Your goal: Without changing anything, transcribe all of the entries.

··· Provided information

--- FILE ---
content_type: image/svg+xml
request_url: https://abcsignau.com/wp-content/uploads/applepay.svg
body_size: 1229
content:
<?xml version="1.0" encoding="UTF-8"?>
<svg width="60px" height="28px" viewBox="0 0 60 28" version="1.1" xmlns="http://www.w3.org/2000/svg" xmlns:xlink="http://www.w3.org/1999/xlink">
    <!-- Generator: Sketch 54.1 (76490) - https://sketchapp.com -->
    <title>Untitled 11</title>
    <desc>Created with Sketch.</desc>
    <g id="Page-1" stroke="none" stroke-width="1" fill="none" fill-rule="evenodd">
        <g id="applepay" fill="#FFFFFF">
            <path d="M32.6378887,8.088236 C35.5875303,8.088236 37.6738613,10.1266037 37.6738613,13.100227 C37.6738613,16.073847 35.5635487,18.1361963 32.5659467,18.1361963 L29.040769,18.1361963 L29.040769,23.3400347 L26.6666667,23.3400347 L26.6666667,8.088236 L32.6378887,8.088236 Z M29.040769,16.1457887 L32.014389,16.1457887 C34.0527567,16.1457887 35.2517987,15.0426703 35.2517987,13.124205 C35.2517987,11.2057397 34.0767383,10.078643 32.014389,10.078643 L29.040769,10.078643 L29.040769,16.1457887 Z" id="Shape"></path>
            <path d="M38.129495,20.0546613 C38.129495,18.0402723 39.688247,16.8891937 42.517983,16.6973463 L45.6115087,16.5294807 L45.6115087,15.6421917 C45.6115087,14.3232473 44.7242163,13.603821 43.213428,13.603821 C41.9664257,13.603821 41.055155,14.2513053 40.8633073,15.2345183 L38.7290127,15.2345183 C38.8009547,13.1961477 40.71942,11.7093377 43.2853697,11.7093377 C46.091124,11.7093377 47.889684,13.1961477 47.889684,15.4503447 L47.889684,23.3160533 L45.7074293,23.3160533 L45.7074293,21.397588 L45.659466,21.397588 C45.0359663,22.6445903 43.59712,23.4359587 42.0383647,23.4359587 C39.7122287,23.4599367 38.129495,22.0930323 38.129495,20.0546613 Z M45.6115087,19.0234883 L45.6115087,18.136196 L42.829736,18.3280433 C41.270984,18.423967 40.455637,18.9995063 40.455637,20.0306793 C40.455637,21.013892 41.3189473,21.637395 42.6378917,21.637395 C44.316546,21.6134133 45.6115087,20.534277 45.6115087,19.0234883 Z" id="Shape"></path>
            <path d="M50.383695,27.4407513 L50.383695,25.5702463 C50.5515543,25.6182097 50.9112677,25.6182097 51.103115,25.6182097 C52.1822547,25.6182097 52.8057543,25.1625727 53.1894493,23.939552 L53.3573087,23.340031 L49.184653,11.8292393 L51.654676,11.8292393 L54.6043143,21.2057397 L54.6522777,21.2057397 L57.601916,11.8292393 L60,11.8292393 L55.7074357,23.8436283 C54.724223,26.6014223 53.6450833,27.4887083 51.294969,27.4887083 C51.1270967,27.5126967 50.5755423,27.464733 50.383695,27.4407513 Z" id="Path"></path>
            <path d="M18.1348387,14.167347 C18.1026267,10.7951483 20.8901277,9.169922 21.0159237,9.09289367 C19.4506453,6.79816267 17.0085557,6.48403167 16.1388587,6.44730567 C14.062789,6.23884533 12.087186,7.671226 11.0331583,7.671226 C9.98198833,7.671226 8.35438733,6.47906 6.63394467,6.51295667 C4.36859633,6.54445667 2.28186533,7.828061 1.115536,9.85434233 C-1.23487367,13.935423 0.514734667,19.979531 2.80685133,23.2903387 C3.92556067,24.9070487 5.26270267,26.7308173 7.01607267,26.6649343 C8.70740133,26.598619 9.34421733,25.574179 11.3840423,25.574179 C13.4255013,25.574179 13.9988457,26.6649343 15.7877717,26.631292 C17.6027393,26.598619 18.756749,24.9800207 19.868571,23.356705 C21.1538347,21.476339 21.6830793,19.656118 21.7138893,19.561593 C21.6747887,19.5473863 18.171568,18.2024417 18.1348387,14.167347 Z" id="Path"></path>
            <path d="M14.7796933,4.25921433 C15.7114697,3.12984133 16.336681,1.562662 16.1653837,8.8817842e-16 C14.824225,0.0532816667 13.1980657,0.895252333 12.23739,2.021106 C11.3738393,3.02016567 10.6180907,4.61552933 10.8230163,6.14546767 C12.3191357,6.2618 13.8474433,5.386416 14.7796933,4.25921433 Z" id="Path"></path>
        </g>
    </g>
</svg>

······

Written response:
--- FILE ---
content_type: image/svg+xml
request_url: https://abcsignau.com/wp-content/uploads/applepay.svg
body_size: 1229
content:
<?xml version="1.0" encoding="UTF-8"?>
<svg width="60px" height="28px" viewBox="0 0 60 28" version="1.1" xmlns="http://www.w3.org/2000/svg" xmlns:xlink="http://www.w3.org/1999/xlink">
    <!-- Generator: Sketch 54.1 (76490) - https://sketchapp.com -->
    <title>Untitled 11</title>
    <desc>Created with Sketch.</desc>
    <g id="Page-1" stroke="none" stroke-width="1" fill="none" fill-rule="evenodd">
        <g id="applepay" fill="#FFFFFF">
            <path d="M32.6378887,8.088236 C35.5875303,8.088236 37.6738613,10.1266037 37.6738613,13.100227 C37.6738613,16.073847 35.5635487,18.1361963 32.5659467,18.1361963 L29.040769,18.1361963 L29.040769,23.3400347 L26.6666667,23.3400347 L26.6666667,8.088236 L32.6378887,8.088236 Z M29.040769,16.1457887 L32.014389,16.1457887 C34.0527567,16.1457887 35.2517987,15.0426703 35.2517987,13.124205 C35.2517987,11.2057397 34.0767383,10.078643 32.014389,10.078643 L29.040769,10.078643 L29.040769,16.1457887 Z" id="Shape"></path>
            <path d="M38.129495,20.0546613 C38.129495,18.0402723 39.688247,16.8891937 42.517983,16.6973463 L45.6115087,16.5294807 L45.6115087,15.6421917 C45.6115087,14.3232473 44.7242163,13.603821 43.213428,13.603821 C41.9664257,13.603821 41.055155,14.2513053 40.8633073,15.2345183 L38.7290127,15.2345183 C38.8009547,13.1961477 40.71942,11.7093377 43.2853697,11.7093377 C46.091124,11.7093377 47.889684,13.1961477 47.889684,15.4503447 L47.889684,23.3160533 L45.7074293,23.3160533 L45.7074293,21.397588 L45.659466,21.397588 C45.0359663,22.6445903 43.59712,23.4359587 42.0383647,23.4359587 C39.7122287,23.4599367 38.129495,22.0930323 38.129495,20.0546613 Z M45.6115087,19.0234883 L45.6115087,18.136196 L42.829736,18.3280433 C41.270984,18.423967 40.455637,18.9995063 40.455637,20.0306793 C40.455637,21.013892 41.3189473,21.637395 42.6378917,21.637395 C44.316546,21.6134133 45.6115087,20.534277 45.6115087,19.0234883 Z" id="Shape"></path>
            <path d="M50.383695,27.4407513 L50.383695,25.5702463 C50.5515543,25.6182097 50.9112677,25.6182097 51.103115,25.6182097 C52.1822547,25.6182097 52.8057543,25.1625727 53.1894493,23.939552 L53.3573087,23.340031 L49.184653,11.8292393 L51.654676,11.8292393 L54.6043143,21.2057397 L54.6522777,21.2057397 L57.601916,11.8292393 L60,11.8292393 L55.7074357,23.8436283 C54.724223,26.6014223 53.6450833,27.4887083 51.294969,27.4887083 C51.1270967,27.5126967 50.5755423,27.464733 50.383695,27.4407513 Z" id="Path"></path>
            <path d="M18.1348387,14.167347 C18.1026267,10.7951483 20.8901277,9.169922 21.0159237,9.09289367 C19.4506453,6.79816267 17.0085557,6.48403167 16.1388587,6.44730567 C14.062789,6.23884533 12.087186,7.671226 11.0331583,7.671226 C9.98198833,7.671226 8.35438733,6.47906 6.63394467,6.51295667 C4.36859633,6.54445667 2.28186533,7.828061 1.115536,9.85434233 C-1.23487367,13.935423 0.514734667,19.979531 2.80685133,23.2903387 C3.92556067,24.9070487 5.26270267,26.7308173 7.01607267,26.6649343 C8.70740133,26.598619 9.34421733,25.574179 11.3840423,25.574179 C13.4255013,25.574179 13.9988457,26.6649343 15.7877717,26.631292 C17.6027393,26.598619 18.756749,24.9800207 19.868571,23.356705 C21.1538347,21.476339 21.6830793,19.656118 21.7138893,19.561593 C21.6747887,19.5473863 18.171568,18.2024417 18.1348387,14.167347 Z" id="Path"></path>
            <path d="M14.7796933,4.25921433 C15.7114697,3.12984133 16.336681,1.562662 16.1653837,8.8817842e-16 C14.824225,0.0532816667 13.1980657,0.895252333 12.23739,2.021106 C11.3738393,3.02016567 10.6180907,4.61552933 10.8230163,6.14546767 C12.3191357,6.2618 13.8474433,5.386416 14.7796933,4.25921433 Z" id="Path"></path>
        </g>
    </g>
</svg>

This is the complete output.